## The request
Copy the lines below word for word, starting at the first one and ending after the line that contains "11.6 meters". Leave out the pictures.

## Supplied entries
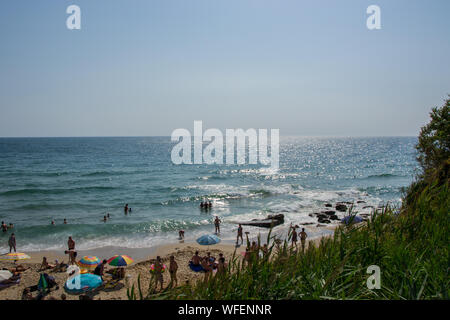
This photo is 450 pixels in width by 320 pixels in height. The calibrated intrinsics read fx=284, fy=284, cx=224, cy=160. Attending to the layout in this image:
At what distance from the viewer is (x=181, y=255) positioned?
57.0 feet

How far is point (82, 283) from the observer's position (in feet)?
38.7

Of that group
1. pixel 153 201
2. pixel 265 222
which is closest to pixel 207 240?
pixel 265 222

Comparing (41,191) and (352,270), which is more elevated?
(352,270)

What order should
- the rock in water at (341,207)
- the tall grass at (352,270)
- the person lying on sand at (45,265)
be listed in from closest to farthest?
the tall grass at (352,270), the person lying on sand at (45,265), the rock in water at (341,207)

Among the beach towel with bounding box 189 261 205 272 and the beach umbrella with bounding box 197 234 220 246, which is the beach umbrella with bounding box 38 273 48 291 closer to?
the beach towel with bounding box 189 261 205 272

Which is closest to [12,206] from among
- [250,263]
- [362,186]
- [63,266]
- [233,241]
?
[63,266]

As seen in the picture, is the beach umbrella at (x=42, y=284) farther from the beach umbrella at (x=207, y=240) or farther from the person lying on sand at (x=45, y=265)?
the beach umbrella at (x=207, y=240)

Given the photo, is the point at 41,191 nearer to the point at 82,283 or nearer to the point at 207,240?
the point at 207,240

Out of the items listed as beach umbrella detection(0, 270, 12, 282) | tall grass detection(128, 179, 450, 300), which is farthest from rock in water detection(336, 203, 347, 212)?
beach umbrella detection(0, 270, 12, 282)

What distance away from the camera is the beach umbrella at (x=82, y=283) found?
11.6 meters

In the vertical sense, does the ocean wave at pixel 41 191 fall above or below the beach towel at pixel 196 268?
above

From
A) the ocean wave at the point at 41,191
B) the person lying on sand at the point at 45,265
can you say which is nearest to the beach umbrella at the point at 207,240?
the person lying on sand at the point at 45,265
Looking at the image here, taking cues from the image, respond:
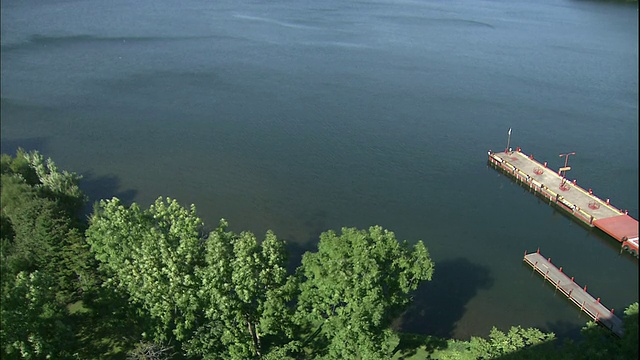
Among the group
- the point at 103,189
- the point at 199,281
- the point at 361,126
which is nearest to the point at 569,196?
the point at 361,126

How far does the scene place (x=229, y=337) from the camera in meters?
26.8

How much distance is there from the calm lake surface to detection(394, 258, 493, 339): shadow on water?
0.45 ft

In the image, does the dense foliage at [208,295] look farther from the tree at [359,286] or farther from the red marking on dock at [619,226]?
the red marking on dock at [619,226]

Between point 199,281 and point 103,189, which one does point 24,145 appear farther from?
point 199,281

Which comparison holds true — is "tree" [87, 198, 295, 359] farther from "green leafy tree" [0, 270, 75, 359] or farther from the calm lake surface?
the calm lake surface

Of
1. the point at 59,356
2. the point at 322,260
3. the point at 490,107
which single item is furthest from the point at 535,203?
the point at 59,356

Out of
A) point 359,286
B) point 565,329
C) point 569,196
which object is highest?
point 359,286

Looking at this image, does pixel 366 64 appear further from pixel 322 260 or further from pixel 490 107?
pixel 322 260

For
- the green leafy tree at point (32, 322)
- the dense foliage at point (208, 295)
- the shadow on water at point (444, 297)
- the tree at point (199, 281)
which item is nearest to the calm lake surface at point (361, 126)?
the shadow on water at point (444, 297)

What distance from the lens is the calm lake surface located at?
45062 millimetres

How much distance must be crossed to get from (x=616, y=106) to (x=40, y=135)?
71325 millimetres

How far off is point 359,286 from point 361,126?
1579 inches

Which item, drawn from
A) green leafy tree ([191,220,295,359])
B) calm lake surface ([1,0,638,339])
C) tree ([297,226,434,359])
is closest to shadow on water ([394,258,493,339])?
calm lake surface ([1,0,638,339])

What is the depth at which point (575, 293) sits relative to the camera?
130ft
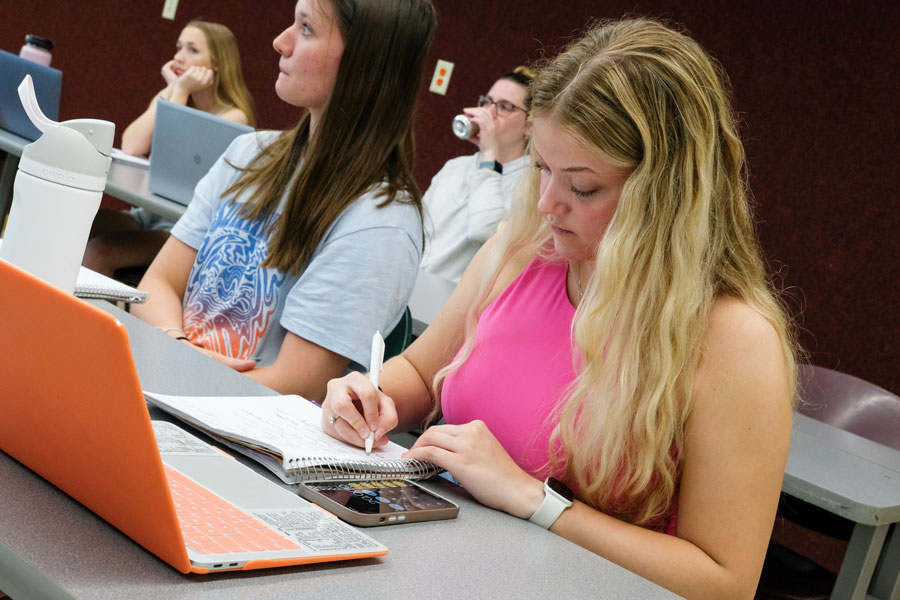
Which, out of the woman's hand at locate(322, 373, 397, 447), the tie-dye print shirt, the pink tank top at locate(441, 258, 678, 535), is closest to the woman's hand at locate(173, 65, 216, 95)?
the tie-dye print shirt

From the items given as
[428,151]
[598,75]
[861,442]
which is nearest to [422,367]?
[598,75]

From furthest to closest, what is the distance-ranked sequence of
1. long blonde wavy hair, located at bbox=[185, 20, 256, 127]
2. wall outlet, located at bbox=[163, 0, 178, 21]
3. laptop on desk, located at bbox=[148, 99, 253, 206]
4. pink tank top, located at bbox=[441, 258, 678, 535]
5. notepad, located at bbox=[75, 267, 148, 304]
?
wall outlet, located at bbox=[163, 0, 178, 21] < long blonde wavy hair, located at bbox=[185, 20, 256, 127] < laptop on desk, located at bbox=[148, 99, 253, 206] < notepad, located at bbox=[75, 267, 148, 304] < pink tank top, located at bbox=[441, 258, 678, 535]

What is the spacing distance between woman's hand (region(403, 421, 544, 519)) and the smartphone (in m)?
0.05

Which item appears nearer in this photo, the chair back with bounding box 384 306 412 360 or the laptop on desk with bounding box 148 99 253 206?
the chair back with bounding box 384 306 412 360

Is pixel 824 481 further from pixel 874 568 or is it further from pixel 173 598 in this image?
pixel 173 598

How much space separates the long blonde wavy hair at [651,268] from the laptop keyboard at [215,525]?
1.40ft

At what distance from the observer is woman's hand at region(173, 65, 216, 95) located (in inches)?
131

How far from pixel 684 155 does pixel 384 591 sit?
59cm

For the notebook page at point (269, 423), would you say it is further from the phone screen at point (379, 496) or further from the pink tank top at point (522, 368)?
the pink tank top at point (522, 368)

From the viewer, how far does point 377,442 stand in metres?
1.00

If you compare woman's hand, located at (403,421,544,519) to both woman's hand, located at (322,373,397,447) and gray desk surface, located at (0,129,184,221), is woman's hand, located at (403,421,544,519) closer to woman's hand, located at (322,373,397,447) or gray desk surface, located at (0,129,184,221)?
woman's hand, located at (322,373,397,447)

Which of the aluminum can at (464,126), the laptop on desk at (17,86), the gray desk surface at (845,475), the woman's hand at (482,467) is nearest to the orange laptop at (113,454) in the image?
the woman's hand at (482,467)

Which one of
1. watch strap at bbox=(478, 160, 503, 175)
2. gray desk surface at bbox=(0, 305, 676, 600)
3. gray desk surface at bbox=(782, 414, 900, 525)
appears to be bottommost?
gray desk surface at bbox=(0, 305, 676, 600)

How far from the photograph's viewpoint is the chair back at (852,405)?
6.52ft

## Exercise response
This photo is 450 pixels in width by 320 pixels in height. The calibrated intrinsics read fx=284, fy=284, cx=224, cy=160. Attending to the layout in this image:
At what distance from the viewer is (x=181, y=255) positioned?
57.0 feet

How far is point (82, 283) from the observer's position (in feet)?
38.7

Of that group
1. pixel 153 201
2. pixel 265 222
which is closest to pixel 207 240?
pixel 265 222

Comparing (41,191) and (352,270), which is more elevated?
(352,270)

What order should
- the rock in water at (341,207)
- the tall grass at (352,270)
- the person lying on sand at (45,265)
be listed in from closest to farthest?
the tall grass at (352,270), the person lying on sand at (45,265), the rock in water at (341,207)

Among the beach towel with bounding box 189 261 205 272 and the beach umbrella with bounding box 197 234 220 246, which is the beach umbrella with bounding box 38 273 48 291 closer to?
the beach towel with bounding box 189 261 205 272

Which is closest to [12,206] from among
- [250,263]
- [362,186]
- [63,266]
- [233,241]
?
[63,266]

As seen in the picture, is the beach umbrella at (x=42, y=284) farther from the beach umbrella at (x=207, y=240) or farther from the person lying on sand at (x=45, y=265)?
the beach umbrella at (x=207, y=240)

Given the photo, is the point at 41,191 nearer to the point at 82,283 or nearer to the point at 207,240?
the point at 207,240

Out of the items listed as beach umbrella detection(0, 270, 12, 282) | tall grass detection(128, 179, 450, 300), which is farthest from rock in water detection(336, 203, 347, 212)?
beach umbrella detection(0, 270, 12, 282)

What distance away from the camera is the beach umbrella at (x=82, y=283) found?
11.6 meters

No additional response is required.